Under the terms of the agreement, UBC granted the Company an exclusive worldwide license to use and sublicense the Technology and improvements thereon and to manufacture and sell the goods or services manufactured or provided in connection with the use of the Technology and/or any improvements, within a specified field of use. The field of use includes the production of hydroxyapatite and related calcium phosphate compounds, and certain drug coatings, on medical devices and scaffolding. As consideration for the license, the Company will pay UBC an initial license fee of CAD$50,000, as well as certain royalties, license maintenance fees and milestone payments. In the event that the Company identifies any process, use or product arising out of the Technology that may be patentable, UBC will takes steps to apply for a patent in its own name and the Company will become the licensee of such issued patent under the same terms and conditions as the agreement. The Company will bear the expense for any costs incurred related to any patents or patent applications relating to the Technology and improvements licensed under the agreement.
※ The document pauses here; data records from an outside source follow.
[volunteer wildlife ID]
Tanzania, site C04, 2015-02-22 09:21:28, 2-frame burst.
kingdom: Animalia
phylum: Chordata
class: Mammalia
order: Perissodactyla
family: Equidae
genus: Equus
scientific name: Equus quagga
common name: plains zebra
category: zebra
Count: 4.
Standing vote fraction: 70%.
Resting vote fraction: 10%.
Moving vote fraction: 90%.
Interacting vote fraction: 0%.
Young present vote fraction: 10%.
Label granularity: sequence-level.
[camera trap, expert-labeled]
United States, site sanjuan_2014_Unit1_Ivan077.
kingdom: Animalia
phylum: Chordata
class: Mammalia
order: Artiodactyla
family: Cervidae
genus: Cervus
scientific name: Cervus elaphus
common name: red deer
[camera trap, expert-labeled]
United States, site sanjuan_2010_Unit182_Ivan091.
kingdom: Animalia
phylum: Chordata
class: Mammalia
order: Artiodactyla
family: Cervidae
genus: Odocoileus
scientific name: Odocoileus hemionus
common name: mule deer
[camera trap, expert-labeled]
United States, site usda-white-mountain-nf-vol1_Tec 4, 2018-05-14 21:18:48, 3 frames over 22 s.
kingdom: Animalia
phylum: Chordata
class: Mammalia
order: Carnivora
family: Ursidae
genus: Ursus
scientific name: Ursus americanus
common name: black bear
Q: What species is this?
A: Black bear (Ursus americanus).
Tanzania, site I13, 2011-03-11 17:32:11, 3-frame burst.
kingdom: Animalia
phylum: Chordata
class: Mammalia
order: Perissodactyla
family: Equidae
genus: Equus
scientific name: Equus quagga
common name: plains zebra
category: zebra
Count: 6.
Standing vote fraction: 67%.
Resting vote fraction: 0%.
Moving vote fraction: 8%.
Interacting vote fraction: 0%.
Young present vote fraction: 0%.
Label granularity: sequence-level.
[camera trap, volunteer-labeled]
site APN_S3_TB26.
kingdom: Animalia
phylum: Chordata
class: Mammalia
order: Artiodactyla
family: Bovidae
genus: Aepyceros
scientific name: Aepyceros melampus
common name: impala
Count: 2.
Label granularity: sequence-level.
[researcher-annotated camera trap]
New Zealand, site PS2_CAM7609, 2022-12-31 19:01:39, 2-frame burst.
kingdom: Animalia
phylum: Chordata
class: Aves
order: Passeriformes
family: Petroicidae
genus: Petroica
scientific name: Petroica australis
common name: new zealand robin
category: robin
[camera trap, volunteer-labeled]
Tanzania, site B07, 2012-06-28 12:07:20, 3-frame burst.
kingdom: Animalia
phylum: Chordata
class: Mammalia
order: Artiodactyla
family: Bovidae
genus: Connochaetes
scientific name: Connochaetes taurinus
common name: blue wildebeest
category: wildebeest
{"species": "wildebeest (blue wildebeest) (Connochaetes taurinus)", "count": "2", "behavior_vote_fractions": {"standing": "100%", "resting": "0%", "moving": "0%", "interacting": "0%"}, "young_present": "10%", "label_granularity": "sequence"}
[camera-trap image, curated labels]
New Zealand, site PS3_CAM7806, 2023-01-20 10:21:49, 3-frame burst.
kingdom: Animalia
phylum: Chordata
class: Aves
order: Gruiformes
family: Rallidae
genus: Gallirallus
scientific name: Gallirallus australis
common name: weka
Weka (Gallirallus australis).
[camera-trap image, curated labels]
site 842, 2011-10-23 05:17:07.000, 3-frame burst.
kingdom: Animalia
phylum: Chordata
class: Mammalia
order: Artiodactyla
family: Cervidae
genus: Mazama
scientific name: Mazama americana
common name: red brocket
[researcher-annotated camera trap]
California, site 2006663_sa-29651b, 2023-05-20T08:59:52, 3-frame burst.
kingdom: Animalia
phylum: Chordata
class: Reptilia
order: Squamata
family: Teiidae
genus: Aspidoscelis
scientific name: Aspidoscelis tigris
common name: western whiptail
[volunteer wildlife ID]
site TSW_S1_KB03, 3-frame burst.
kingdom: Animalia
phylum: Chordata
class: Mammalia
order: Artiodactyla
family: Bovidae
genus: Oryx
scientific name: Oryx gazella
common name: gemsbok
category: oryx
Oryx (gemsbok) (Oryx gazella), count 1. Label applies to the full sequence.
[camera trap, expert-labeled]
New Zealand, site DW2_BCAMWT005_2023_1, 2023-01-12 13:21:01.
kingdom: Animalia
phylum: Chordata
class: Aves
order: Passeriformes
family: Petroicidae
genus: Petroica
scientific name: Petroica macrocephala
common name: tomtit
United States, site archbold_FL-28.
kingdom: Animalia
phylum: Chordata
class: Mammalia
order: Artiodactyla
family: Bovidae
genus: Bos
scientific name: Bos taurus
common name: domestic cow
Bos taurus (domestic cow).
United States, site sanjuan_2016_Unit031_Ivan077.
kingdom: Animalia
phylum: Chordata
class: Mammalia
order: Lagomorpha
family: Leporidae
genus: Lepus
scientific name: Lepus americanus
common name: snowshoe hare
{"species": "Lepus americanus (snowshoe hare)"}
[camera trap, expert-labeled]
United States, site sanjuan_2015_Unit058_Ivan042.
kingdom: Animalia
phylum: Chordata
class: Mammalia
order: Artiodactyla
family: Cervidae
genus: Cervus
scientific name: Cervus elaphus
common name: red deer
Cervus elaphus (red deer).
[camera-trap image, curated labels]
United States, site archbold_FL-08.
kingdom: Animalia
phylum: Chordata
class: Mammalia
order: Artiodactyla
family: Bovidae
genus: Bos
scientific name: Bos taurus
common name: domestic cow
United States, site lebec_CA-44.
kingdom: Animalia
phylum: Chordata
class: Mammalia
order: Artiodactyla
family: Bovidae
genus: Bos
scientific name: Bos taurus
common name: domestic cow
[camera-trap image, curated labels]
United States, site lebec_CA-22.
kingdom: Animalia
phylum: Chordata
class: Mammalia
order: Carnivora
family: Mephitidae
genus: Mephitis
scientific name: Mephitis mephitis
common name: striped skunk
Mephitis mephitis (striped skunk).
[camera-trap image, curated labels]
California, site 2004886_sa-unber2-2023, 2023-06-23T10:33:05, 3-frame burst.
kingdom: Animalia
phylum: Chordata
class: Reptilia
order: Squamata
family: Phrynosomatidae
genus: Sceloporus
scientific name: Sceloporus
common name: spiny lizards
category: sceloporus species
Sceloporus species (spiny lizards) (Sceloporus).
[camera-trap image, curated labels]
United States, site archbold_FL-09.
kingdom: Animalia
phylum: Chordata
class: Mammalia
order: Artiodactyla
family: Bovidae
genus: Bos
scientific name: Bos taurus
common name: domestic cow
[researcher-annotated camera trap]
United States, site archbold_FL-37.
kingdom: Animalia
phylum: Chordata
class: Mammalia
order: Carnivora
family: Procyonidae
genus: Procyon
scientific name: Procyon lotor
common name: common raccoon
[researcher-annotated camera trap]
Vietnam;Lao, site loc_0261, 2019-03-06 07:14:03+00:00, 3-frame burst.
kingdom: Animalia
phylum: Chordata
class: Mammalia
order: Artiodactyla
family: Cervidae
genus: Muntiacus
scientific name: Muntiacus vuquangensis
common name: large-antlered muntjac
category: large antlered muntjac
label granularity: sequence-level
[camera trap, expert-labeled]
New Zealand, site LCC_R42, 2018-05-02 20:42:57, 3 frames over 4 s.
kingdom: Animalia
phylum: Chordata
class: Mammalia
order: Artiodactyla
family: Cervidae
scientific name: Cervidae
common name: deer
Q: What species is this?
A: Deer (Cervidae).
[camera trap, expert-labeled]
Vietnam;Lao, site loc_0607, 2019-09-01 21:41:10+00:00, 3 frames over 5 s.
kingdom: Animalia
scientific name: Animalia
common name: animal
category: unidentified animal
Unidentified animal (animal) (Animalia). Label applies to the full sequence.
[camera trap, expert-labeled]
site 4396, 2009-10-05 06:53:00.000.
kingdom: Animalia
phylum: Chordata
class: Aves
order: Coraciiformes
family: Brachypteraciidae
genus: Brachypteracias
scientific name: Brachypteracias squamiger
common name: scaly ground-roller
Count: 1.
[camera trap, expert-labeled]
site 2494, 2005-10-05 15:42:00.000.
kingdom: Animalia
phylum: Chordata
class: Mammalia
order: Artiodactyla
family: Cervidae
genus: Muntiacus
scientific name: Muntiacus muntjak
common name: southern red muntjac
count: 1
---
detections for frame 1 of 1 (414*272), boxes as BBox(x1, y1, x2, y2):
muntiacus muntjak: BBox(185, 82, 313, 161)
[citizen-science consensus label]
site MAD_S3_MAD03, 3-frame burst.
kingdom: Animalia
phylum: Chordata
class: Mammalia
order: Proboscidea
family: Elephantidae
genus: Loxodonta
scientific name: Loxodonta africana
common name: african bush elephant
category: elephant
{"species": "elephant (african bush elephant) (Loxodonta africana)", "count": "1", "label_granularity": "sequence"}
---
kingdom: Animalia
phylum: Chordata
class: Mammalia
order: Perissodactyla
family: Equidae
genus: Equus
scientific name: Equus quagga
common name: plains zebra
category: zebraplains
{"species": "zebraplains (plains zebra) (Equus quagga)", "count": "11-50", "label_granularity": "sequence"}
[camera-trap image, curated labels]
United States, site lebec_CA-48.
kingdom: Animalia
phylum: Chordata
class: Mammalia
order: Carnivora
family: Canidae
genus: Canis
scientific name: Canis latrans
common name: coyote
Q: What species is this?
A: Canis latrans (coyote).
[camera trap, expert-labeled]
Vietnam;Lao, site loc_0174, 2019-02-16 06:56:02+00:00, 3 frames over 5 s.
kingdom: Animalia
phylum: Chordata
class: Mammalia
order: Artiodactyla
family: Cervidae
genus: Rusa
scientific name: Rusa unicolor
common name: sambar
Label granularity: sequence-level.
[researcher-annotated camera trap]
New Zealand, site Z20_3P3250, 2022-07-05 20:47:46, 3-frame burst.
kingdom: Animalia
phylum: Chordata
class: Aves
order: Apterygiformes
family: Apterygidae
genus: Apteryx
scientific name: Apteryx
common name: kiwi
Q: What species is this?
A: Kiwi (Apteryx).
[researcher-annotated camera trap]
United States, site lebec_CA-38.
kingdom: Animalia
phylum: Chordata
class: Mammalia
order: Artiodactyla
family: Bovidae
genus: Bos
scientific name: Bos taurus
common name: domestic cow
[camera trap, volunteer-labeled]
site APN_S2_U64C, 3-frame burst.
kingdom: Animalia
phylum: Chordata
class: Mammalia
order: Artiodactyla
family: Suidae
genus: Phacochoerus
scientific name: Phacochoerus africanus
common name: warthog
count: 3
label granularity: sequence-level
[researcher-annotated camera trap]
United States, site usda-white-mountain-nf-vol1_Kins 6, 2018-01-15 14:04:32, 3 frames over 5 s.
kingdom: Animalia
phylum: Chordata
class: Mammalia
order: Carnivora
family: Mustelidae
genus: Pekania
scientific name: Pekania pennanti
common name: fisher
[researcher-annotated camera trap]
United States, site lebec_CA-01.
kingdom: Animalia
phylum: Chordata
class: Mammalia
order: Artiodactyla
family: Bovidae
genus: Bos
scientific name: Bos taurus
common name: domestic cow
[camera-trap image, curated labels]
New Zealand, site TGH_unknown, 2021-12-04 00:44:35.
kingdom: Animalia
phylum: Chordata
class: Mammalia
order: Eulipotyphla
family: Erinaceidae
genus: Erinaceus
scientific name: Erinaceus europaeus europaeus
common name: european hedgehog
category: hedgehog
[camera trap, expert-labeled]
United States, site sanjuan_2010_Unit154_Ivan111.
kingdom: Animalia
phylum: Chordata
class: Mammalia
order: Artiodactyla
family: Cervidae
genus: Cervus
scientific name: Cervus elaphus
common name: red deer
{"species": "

Further, under the terms of the agreement, UBC's total liability is limited to the amount of CAD$10,000. To the extent permitted by law, the parties agree that the Technology and the terms and conditions of the agreement are confidential, and that disclosure could reveal commercial, scientific or technical information that could cause significant harm. The Company represented and warranted to UBC that it has the infrastructure, expertise and resources to: (i) develop and commercialize the Technology and any improvements; (ii) track and monitor performance under the terms of any sublicense entered into; (iii) monitor potential patent infringement relating to the Technology and any improvements on a worldwide basis; and (iv) handle the Technology and any improvements with due care.
In addition, the Company agreed to: (i) allocate the same degree of diligence,
expertise, infrastructure and resources to the development and commercialization
of the Technology and any improvements as the Company would allocate to its own
most favored product; (ii) use reasonable commercial efforts to develop,
promote, market and sell any products created from the Technology and/or any
improvements, to exploit the Technology and any improvements within the
specified field of use and to meet the market demand for any such products; and
(iii) not enter into any agreements with the U.S. government or any other
government in connection with the Technology and/or any improvements without
UBC's prior written consent. The term of the license commences on the date of
execution of the agreement and continues to the latter of: (i) 20 years from the
date of execution; or (ii) the expiration of the last patent licensed under the
agreement, unless terminated earlier according to the agreement.